Capitolo XIII – lo schiavo di Elenka

Hicks pascià, appena vide entrare O’Donovan e i suoi compagni, mosse sollecitamente a loro incontro con un sorriso bonario sulle labbra. Salutati militarmente i due ufficiali basci-bozuk che gli restituirono spigliatamente il saluto, strinse vigorosamente la mano che il reporter gli porgeva.

— Dove diavolo siete stato fino ad ora? chiese gaiamente il generale. Sono sei giorni che non vi fate vedere nella mia tenda, amico caro, e cominciavo a temere che vi fosse accaduta qualche disgrazia.

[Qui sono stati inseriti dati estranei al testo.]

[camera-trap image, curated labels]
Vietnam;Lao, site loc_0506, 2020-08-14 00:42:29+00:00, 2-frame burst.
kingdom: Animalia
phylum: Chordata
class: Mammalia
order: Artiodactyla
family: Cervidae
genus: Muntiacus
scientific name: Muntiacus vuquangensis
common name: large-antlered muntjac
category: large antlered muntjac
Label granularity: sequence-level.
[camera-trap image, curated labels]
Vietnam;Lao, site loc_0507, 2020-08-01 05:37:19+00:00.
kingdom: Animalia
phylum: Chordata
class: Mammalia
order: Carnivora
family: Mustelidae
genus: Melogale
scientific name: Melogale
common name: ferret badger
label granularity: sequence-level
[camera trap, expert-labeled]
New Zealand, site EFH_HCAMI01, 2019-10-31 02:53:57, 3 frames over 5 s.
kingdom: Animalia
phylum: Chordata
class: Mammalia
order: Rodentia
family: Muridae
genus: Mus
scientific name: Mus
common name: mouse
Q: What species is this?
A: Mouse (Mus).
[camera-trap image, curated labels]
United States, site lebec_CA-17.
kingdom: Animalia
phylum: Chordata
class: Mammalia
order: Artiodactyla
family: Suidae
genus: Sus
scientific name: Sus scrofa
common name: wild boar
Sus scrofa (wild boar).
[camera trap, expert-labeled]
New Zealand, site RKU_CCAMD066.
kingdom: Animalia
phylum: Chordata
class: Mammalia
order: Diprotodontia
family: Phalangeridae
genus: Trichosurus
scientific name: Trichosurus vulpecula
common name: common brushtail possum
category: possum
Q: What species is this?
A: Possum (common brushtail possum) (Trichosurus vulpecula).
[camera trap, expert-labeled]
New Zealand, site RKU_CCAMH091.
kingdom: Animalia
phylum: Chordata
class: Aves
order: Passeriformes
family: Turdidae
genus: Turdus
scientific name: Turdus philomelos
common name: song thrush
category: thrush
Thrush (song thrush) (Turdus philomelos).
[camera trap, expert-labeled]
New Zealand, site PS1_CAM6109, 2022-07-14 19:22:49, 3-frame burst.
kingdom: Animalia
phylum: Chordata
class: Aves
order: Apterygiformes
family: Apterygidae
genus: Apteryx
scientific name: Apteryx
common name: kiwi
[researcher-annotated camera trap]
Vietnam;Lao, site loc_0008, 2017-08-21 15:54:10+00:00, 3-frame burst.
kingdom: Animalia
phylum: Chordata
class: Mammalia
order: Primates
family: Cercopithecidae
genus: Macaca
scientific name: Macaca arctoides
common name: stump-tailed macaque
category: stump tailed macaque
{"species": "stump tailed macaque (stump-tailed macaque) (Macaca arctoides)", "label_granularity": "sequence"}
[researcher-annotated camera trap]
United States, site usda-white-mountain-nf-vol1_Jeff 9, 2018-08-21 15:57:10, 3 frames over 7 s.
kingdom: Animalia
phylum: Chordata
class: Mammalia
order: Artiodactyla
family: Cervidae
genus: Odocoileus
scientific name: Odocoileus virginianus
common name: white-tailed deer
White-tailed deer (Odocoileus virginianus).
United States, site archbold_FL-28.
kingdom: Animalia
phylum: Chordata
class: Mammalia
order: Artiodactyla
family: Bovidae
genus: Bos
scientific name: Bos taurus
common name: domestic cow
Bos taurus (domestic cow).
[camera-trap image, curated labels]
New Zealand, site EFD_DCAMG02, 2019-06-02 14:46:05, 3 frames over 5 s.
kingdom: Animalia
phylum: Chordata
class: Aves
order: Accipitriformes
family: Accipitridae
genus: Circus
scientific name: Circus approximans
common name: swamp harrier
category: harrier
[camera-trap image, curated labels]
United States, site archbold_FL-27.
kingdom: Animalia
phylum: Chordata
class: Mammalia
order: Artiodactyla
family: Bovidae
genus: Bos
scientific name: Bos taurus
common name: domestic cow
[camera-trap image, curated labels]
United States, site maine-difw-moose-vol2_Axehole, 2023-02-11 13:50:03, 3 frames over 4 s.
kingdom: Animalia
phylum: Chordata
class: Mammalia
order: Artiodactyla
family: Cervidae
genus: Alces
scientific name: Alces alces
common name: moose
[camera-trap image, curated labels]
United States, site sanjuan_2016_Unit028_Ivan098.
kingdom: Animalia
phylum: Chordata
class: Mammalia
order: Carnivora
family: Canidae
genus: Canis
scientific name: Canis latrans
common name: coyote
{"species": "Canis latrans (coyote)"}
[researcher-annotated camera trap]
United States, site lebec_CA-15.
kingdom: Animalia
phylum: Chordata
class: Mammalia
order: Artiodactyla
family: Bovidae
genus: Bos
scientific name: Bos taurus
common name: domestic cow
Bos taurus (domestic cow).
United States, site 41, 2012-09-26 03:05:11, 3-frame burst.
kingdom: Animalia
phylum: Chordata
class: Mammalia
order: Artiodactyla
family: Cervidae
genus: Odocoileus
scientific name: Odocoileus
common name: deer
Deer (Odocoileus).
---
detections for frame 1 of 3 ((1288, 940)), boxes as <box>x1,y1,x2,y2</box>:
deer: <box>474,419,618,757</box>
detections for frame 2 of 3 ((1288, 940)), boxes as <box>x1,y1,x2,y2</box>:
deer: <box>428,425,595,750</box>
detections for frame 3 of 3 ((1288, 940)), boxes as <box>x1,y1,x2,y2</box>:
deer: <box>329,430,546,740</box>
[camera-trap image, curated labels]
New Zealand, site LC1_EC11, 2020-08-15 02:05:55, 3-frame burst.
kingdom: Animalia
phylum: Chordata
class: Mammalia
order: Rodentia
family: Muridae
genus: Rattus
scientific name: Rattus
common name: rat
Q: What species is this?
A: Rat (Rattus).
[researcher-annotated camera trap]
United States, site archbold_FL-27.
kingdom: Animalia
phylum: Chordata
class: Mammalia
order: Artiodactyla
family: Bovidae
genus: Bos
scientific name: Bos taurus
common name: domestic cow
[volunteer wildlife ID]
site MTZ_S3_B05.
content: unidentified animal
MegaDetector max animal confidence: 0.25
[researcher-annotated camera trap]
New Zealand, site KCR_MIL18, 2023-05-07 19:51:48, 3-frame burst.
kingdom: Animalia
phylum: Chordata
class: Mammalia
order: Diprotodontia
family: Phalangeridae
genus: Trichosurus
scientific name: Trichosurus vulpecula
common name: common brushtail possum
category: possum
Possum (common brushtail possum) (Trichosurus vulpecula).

— Non ancora, generale, disse O’Donovan, sorridendo. Ho fatto una escursione agli avamposti per vedere come vanno le faccende.

— E che avete veduto?

— Ho trovato innanzi a tutto questi due ufficiali che conobbi a Chartum e che venivano appositamente in cerca del vostro esercito per arruolarsi. Vogliono combattere contro le orde del Mahdi.

— Ah! fe’ il generale, fissando attentamente i due falsi ufficiali. Voi siete venuti appositamente per combattere contro i ribelli?

— Sì, generale, disse Fathma

— Da dove venite?

— Dal Bahr-el-Abiad.

— Avete incontrato dei ribelli dietro via?

— Ci hanno inseguiti dieci o dodici volte.

— Avete avuto un bel coraggio, amici miei, e una bella costanza per raggiungere il mio esercito attraversando un paese sollevato a rivolta. Ah! voi volete battervi? Vi batterete e presto.

— Si fa partenza forse? chiese O’Donovan .

— Fra qualche giorno, rispose il generale, diventando d’un tratto pensieroso. Sapete, O’Donovan, che noi ci troviamo in una posizione che può chiamarsi disperata? Se noi non entriamo più che in fretta in El-Obeid, corriamo il pericolo di terminare la campagna con una catastrofe.

— Cosa c’è di nuovo?

— Che l’esercito muore di stenti e di sete. Non vuole più obbedire ai miei comandi, si lamenta che manca di tutto, che così non la può durare, che ne ha abbastanza della campagna e che vuole ritornare a casa.

— Quando è così si ricorre a mezzi estremi per ridurlo all’obbedienza.

— Allora si ribella.

— Si fucilano i ribelli.

— Con Aladin pascià è impossibile fucilare. Anche ieri l’altro un circasso sparò una fucilata contro un ufficiale dei basci-bozuk e fu un vero miracolo se non l’uccise. Io voleva far passare per le armi il circasso, ma Aladin s’interpose e dovetti cedere. Come è possibile farsi ubbidire con questi esempi?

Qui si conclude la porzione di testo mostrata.